The file list_util.py contains the sorting function
that we created in class. The function has been renamed to
selection_sort
because it uses the selection sort algorithm. An
algorithm is a sequence of computational steps for completing a task.
In this case the task is to order all of the elements in an array.
There are many different algorithms for performing this same task;
each has its own advantages and disadvantages over other
algorithms. For this section of the lab you will write a function that
sorts a list using a different algorithm, insertion sort.
The insertion sort algorithm stores elements that have been inserted on the left side of the list and elements that have not been sorted yet on the right side of the list. Each iteration of the algorithm an element from the right, unsorted, side of the list is inserted (hence the name insertion sort) into the left side of the list such that the left side of the list is still sorted. When the algorithm begins, the unsorted side of the array is all of the elements in the input array, and the sorted side of the array contains nothing. The algorithm is complete when the unsorted side of the array is empty and the sorted side of the array contains all of the elements.

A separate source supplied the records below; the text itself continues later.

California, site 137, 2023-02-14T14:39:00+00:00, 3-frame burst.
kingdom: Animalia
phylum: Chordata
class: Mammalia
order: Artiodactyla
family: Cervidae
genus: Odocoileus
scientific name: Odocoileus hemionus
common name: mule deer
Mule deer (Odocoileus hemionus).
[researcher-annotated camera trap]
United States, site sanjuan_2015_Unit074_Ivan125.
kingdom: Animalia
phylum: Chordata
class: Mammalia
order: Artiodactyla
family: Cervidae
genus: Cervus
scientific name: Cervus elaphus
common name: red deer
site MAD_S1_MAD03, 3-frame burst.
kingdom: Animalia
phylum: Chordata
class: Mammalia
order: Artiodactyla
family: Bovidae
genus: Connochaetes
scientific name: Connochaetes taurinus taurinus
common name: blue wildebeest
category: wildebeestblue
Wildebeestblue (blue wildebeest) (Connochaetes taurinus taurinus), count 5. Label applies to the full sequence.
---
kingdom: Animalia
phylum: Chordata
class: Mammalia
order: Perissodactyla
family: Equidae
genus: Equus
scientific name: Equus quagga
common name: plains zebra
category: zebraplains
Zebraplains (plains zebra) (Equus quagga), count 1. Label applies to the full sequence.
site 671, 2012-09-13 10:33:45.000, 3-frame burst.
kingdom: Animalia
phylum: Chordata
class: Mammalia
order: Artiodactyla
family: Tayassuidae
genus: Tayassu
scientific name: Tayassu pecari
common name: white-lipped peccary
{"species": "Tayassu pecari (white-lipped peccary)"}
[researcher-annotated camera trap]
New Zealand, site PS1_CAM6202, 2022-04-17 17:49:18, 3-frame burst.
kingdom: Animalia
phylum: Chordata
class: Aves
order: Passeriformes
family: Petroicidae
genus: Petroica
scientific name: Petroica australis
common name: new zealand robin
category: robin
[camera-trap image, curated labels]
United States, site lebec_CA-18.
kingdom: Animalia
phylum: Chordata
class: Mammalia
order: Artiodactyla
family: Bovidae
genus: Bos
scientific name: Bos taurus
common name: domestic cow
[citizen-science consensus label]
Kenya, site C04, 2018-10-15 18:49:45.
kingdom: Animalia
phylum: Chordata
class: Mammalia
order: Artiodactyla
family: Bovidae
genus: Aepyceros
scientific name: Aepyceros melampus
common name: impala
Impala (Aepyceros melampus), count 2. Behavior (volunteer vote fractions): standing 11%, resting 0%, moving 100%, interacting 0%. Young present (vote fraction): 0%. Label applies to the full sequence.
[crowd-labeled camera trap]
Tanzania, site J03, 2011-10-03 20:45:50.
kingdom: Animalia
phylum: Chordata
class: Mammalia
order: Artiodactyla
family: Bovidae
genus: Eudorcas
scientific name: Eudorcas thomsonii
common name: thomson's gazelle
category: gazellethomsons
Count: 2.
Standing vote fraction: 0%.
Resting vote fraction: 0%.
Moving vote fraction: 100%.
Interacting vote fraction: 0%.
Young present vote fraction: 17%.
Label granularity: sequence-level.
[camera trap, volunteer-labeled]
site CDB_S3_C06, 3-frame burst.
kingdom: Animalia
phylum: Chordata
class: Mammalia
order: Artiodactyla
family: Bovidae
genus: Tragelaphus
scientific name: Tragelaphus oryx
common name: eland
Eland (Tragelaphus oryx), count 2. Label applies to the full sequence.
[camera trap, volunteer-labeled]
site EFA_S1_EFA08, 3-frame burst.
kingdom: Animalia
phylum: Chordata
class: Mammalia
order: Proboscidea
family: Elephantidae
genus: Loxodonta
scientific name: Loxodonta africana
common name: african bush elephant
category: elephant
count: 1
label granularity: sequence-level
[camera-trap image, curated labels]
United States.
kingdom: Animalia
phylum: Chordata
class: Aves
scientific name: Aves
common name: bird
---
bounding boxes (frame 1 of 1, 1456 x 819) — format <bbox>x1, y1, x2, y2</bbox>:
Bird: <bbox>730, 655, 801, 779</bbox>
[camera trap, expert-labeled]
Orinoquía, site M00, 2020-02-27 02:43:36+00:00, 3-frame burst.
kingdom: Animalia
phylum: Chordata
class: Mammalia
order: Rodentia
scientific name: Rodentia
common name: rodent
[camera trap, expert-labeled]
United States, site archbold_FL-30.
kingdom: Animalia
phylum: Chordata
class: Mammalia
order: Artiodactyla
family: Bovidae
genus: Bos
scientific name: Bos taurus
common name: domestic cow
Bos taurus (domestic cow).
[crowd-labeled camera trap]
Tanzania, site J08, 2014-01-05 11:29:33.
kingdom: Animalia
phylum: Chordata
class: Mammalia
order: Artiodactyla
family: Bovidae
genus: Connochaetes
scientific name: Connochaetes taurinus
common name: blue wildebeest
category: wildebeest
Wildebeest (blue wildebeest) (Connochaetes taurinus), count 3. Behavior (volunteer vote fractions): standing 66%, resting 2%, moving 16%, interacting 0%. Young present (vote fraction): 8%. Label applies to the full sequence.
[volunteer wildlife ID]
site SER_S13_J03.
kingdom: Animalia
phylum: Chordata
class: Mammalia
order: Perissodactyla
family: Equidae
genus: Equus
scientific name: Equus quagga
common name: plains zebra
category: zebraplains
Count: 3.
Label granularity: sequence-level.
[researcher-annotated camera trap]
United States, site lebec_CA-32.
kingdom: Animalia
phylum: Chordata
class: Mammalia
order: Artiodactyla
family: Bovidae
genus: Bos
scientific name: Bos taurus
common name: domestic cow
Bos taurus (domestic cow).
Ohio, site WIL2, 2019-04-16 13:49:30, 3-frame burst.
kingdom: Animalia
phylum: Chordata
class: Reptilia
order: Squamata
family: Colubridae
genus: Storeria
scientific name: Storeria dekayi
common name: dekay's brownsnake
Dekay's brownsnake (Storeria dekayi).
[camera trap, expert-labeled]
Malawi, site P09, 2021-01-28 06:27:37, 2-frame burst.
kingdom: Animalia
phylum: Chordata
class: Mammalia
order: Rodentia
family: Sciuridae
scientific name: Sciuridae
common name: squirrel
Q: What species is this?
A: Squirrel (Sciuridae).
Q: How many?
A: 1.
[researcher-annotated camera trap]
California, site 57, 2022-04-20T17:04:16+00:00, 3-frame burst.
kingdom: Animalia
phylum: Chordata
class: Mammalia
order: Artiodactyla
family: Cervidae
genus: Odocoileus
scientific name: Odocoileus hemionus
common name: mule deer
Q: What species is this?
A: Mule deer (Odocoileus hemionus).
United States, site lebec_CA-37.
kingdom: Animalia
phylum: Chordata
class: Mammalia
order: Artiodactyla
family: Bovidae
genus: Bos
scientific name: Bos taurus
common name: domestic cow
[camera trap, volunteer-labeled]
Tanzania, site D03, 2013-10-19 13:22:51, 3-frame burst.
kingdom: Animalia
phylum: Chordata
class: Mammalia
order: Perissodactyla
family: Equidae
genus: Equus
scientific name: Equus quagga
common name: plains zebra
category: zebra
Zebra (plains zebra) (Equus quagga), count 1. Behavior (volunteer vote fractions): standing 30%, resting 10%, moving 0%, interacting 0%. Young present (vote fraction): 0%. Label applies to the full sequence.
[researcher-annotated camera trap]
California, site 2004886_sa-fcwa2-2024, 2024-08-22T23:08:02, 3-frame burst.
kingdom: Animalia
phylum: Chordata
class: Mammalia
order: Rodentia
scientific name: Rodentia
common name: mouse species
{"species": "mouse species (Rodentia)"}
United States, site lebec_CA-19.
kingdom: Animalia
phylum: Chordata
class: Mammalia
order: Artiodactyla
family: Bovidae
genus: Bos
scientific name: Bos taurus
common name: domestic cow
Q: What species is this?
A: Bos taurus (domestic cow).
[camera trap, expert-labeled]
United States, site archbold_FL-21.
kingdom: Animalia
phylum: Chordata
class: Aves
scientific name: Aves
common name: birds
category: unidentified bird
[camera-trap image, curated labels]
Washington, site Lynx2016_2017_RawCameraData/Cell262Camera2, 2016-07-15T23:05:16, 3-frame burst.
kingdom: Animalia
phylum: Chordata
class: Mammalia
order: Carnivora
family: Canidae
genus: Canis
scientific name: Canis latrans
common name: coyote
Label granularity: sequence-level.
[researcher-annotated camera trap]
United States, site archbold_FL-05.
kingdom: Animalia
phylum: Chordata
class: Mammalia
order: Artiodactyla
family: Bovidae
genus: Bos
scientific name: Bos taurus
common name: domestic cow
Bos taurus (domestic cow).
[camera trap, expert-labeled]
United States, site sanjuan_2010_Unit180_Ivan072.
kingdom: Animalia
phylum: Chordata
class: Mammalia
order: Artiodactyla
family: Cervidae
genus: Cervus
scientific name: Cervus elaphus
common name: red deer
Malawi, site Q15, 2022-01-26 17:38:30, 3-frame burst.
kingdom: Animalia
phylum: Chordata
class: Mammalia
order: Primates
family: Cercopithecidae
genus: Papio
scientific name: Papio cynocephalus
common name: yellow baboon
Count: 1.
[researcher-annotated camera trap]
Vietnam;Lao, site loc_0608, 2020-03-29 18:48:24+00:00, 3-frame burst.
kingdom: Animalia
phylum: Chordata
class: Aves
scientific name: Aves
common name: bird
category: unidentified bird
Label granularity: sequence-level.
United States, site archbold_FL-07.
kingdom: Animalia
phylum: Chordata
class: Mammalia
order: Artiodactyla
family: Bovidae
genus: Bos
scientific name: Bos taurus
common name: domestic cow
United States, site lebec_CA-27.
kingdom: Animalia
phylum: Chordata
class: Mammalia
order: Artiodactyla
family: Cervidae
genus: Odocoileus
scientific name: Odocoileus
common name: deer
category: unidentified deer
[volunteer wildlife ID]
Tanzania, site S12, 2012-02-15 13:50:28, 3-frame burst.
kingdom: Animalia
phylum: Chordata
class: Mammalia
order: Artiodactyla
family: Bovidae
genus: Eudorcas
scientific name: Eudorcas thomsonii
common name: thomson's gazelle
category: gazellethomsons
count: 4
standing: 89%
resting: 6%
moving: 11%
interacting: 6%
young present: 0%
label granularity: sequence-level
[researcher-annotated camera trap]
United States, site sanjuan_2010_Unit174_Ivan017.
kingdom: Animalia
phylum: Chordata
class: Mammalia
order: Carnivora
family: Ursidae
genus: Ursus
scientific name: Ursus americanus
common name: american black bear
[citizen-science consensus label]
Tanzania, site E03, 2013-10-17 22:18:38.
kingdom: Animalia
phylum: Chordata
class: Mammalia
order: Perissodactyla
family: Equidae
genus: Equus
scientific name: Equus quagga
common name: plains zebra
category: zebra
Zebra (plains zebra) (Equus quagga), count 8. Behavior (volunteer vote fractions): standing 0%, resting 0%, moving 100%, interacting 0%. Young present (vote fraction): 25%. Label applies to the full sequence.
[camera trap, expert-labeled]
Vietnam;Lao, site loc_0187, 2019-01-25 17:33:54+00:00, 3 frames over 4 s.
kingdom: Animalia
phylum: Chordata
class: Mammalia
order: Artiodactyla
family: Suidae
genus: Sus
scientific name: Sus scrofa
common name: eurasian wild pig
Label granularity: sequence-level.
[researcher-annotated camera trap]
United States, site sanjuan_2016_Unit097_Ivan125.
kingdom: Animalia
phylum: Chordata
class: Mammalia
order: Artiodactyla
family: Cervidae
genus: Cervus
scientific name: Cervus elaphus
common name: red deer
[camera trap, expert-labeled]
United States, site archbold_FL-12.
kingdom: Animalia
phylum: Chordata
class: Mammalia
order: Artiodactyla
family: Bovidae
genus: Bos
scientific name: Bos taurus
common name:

Before writing any code, sort a short list of integers on paper. Write five integers, with no duplicates, in non-sorted order. Draw an arrow or line to delineate where the sorted side of the list ends and where the unsorted side begins. Perform the first iteration of the algorithm by inserting the left-most element of the unsorted side of the list into sorted the sorted side. This is easy because the sorted list does not contain any element. The result of the first iteration is that the separator moves to the right by one element. The next iteration is also easy, the left-most element of the unsorted side of the list can only go into two locations when it is inserted into the sorted side of the list. It can either go before or after the only element in the sorted side of the list. Perform the insertion operation three more times, so that the list is sorted, before proceeding.
Some other things that you should consider before proceeding. How will
you represent where the sorted elements in the list end, and where the
unsorted elements begin? Would the program be any easier to write if
you first create a private helper fucntion to do some of the work? Be
sure to test your code. Create a program that imports selection_sort
from list_util.py, creates an un-sorted but non-random list of
integers, and prints the list before and after sorting.
Can you tell which sorting algorithm, selection or insertion, is
faster by looking at the code? Create a program to test your
intuition. The python module
timeit can be used
to time the execution of code. Read over the documentation for the
timeit module. In particular you will need the Timer
initialization
and the timeit
method. Also look over the file
timeit_test.py for an example of how to use the
timeit module.
In order to time the sorting functions, create a new file called
sort_timer.py that imports list_util.py and contains a class called
SortTimer
. The class should have a list instance variable that
contains a thousand integers. Initialize the list by using
list(range(1000))
. Add a method to the class that shuffles the
list using the shuffle
function of the random module. Also add two
method that sort the list, one with selection_sort
and the other
with insertion_sort
. Finally add a method that uses a Timer
to
time the two sorting functions on shuffled lists of 1000 integers.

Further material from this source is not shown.